La famille à la première place
Bonne nouvelle. Parmi les dix-sept réponses proposées, à classer selon son ordre de préférence, une source de sens est prédominante : la famille. Dans quatorze des dix-sept pays, la famille est citée en priorité dans ce qui donne le plus de sens à la vie, plus que toute autre donnée. Les personnes interrogées mentionnent leurs relations avec leurs parents, frères et sœurs, enfants, petits-enfants, le temps de qualité passé avec eux, la fierté éprouvée devant les réalisations de leurs proches et même le désir de vivre une vie qui laisse un monde meilleur à leurs enfants. En Australie, en Nouvelle-Zélande, en Grèce et aux États-Unis, c’est plus d’une personne sur deux qui place la famille à la première place.

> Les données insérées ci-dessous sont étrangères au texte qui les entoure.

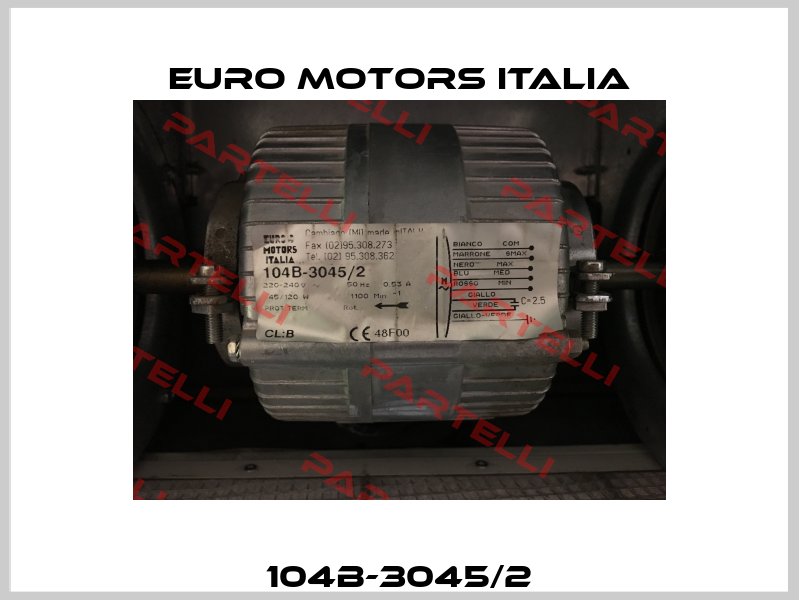 104B-3045/2 Euro Motors Italia
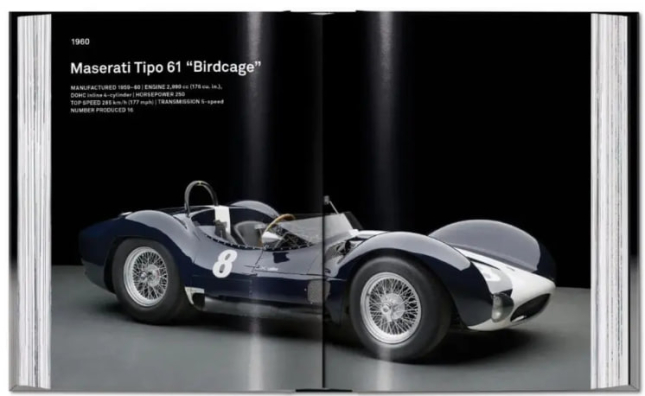 50 Ultimate Sports Cars. 40th Ed. Рublishing house Taschen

En France aussi, elle est en tête, mais seulement pour 32% des Français.
Finalement, ce qui manque cruellement à ce genre d’enquêtes, pas inutiles au demeurant, ce sont les réponses qui évoquent d’autres besoins de l’homme que sont les besoins de l’âme.
Ensuite, dans l’ordre, nos concitoyens interrogés plébiscitent leur activité professionnelle (25%). En cette période de pandémie qui n’en finit pas, la santé est considérée pour un Français sur six comme source de sens à la vie (17%). Suit derrière le bien-être matériel (14%), qui passe avant les amis (12%) et les hobbys (10%). La liberté finalement ne récolte qu’un petit 8%, la nature à égalité avec la société sont à 7%, la retraite décroche 4%, le conjoint — sûrement déjà inclus aussi dans la famille — un petit 3%, à égalité avec les voyages, mais un peu au-dessus de l’éducation (2%). Tout en bas de la liste, la foi est placée au même rang que les animaux de compagnie et l’engagement associatif, pour décrocher un humble petit pour cent.
Les besoins de l’âme
Je ne suis pas surprise par ce magnifique plébiscite en faveur de la famille, ni par celui du travail qui offre à beaucoup les moyens de se réaliser, de se sentir utile. En revanche la place des amis, de la liberté, de l’engagement et plus encore celle de la foi m’ont laissé coite. Finalement, ce qui manque cruellement à ce genre d’enquêtes, pas inutiles au demeurant, ce sont les réponses qui évoquent d’autres besoins de l’homme que sont les besoins de l’âme. L’art, la beauté, la vérité, la responsabilité, l’espérance… moins faciles à « quantifier » et pourtant si essentielles au quotidien.
Le bien-être matériel avant les amis ? Tout en ayant du mal à le croire, me revient à l’esprit cette pichenette du pape François aux jeunes, les invitant à quitter leur confort, à éviter la paralysie de confondre le bonheur avec un canapé… Le Saint Père qui, en la solennité de l'épiphanie du Seigneur, nous disait depuis Rome ce 6 janvier que « la crise de la foi, dans notre vie et dans nos sociétés, […] est liée au sommeil de l’Esprit, à l’habitude de se contenter de vivre au quotidien, sans s’interroger sur ce que Dieu veut de nous. Nous nous sommes trop repliés sur les cartes de la terre et nous avons oublié de lever le regard vers le Ciel ; nous sommes rassasiés de beaucoup de choses, mais dépourvus de la nostalgie de ce qui nous manque. La nostalgie de Dieu. Nous nous sommes fixés sur nos besoins, sur ce que nous mangerons et de quoi nous nous vêtirons, laissant s’évaporer le désir de ce qui va au-delà ». Est-ce que le 1% recueilli par la foi viendrait de là ?
Et la liberté ?
Quant à ce 8% pour la liberté… Ces derniers jours, le président Emmanuel Macron a rappelé, dans un entretien controversé, cette étriquée définition « à la française » de la liberté : ma liberté s’arrête là où commence celle des autres… Comment alors ne pas penser à la mise en garde de Bernanos, dans l’une de ses conférences : « La pire menace pour la liberté n’est pas qu’on se la laisse prendre, — car qui se l’est laissé prendre peut toujours la reconquérir. C’est qu’on désapprenne de l’aimer, ou qu’on ne la comprenne plus. » Où trouver un sens à la vie ? Aucune enquête ou algorithme ne nous donnera jamais cette réponse, sans prix. Et si c’était la vie, le sens ? Cette vie qui, sans cesse, nous appelle et nous invite à prêter l’oreille pour faire de nos errances, notre chemin.